Exclude images, then output the remaining data verbatim.
[Records shown — start]
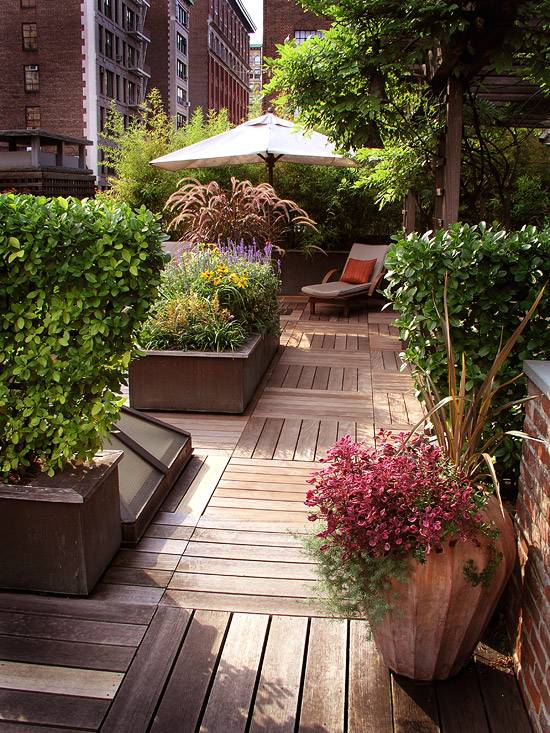 deck plants Part - 3: delightful deck plants good ideas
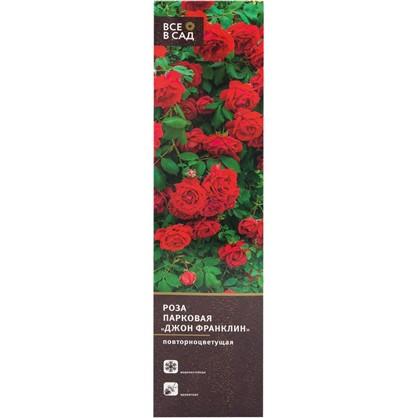 Купить Роза парковая Джон Франклин в тубе дешевле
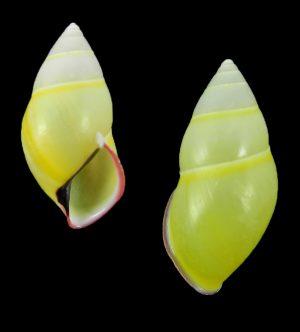 Amphidromus phamanhi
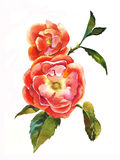 Red dogrose brunch watercolor. Painting of two beautifull flowers with leaves Stock Image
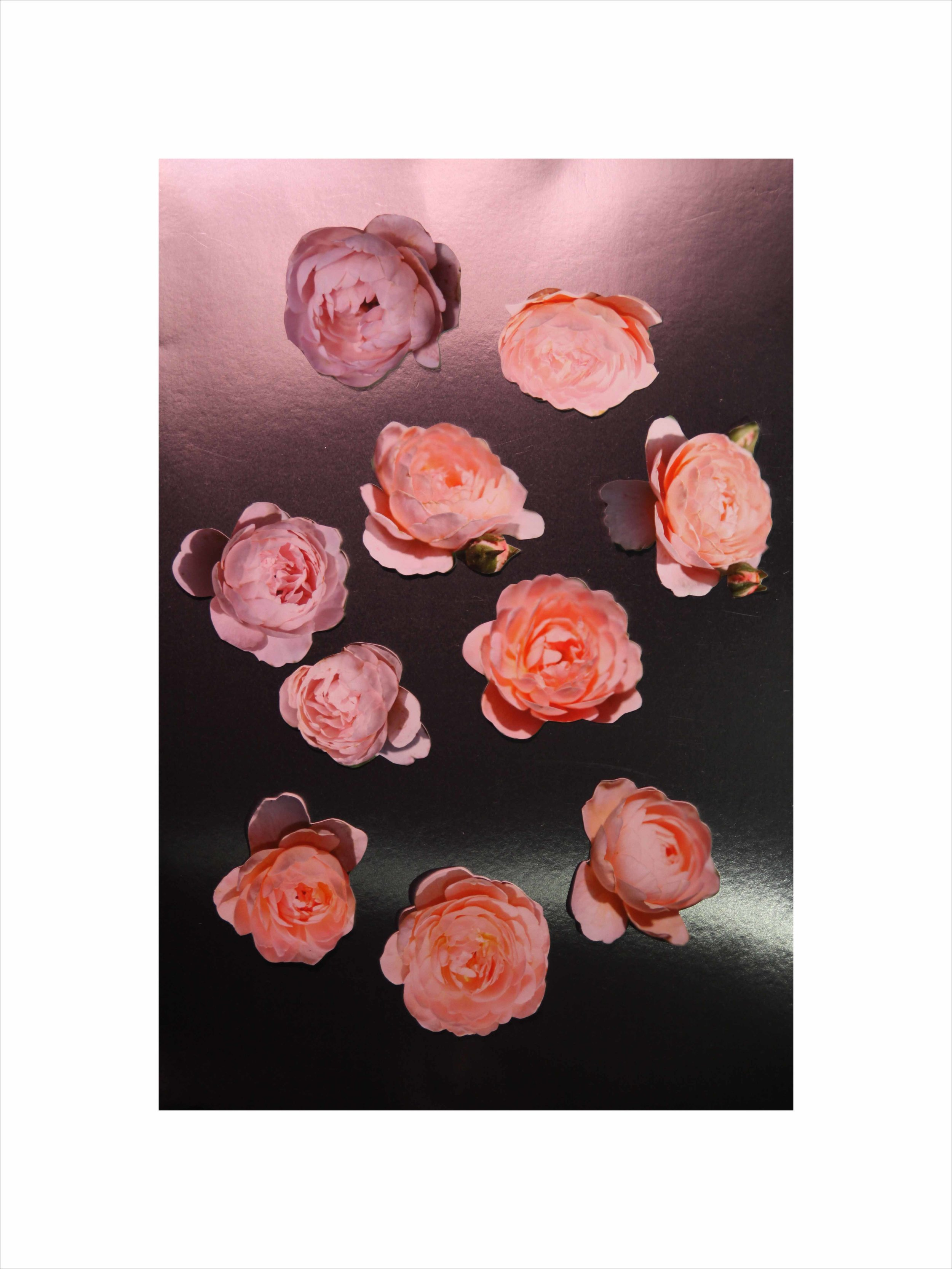 Queen of Sweden Roses I,    2019  Digital photography  32H x 24W inches
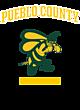 Pueblo County Womens Holloway Electrify V-Neck Long Sleeve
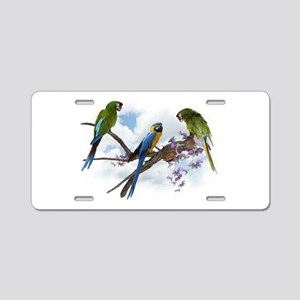 Macaw Parrots Aluminum License Plate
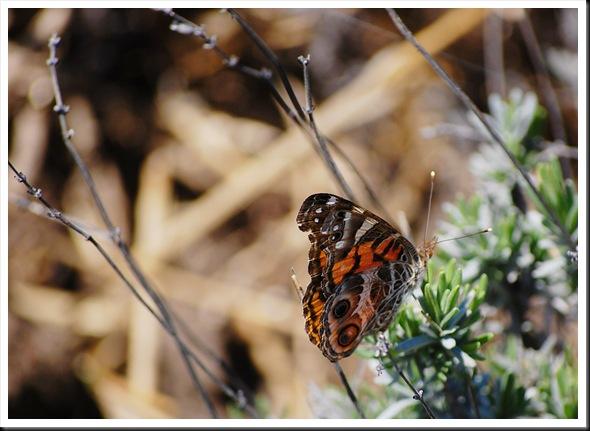 orange butterfly2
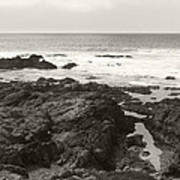 Coastal Tide Art Print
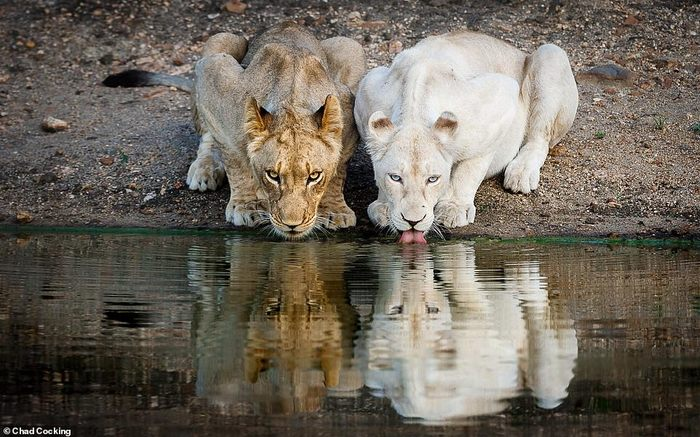 Красавцы львы Лев, Благотворительность, Фотография, Длиннопост, Животные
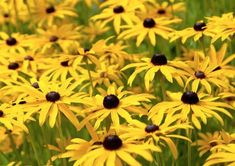 Check out these 17 easy to grow perennials for your garden. Flowering plants which need very little attention and give you a blossoming backyard. Flowers Perennials, Planting Flowers, Flowering Plants, Hummingbird Garden, Black Eyed Susan, Garden Features, Flower Beds, Amazing Flowers, Garden Beds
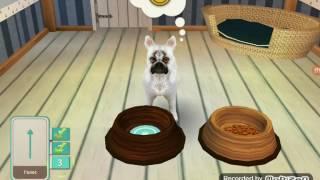 Обзор игры Dog Hotel (часть 1)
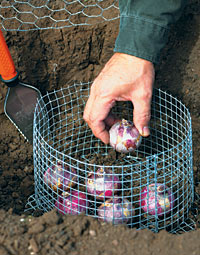 caging hyacinth bulbs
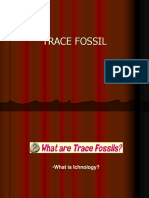 TRACE FOSSIL1.ppt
[Records shown — finish]
→ Reply to the exercise
 deck plants Part - 3: delightful deck plants good ideas
 Купить Роза парковая Джон Франклин в тубе дешевле
 Amphidromus phamanhi
 Red dogrose brunch watercolor. Painting of two beautifull flowers with leaves Stock Image
 Queen of Sweden Roses I,    2019  Digital photography  32H x 24W inches
 Pueblo County Womens Holloway Electrify V-Neck Long Sleeve
 Macaw Parrots Aluminum License Plate
 orange butterfly2
 Coastal Tide Art Print
 Красавцы львы Лев, Благотворительность, Фотография, Длиннопост, Животные
 Check out these 17 easy to grow perennials for your garden. Flowering plants which need very little attention and give you a blossoming backyard. Flowers Perennials, Planting Flowers, Flowering Plants, Hummingbird Garden, Black Eyed Susan, Garden Features, Flower Beds, Amazing Flowers, Garden Beds
 Обзор игры Dog Hotel (часть 1)
 caging hyacinth bulbs
 TRACE FOSSIL1.ppt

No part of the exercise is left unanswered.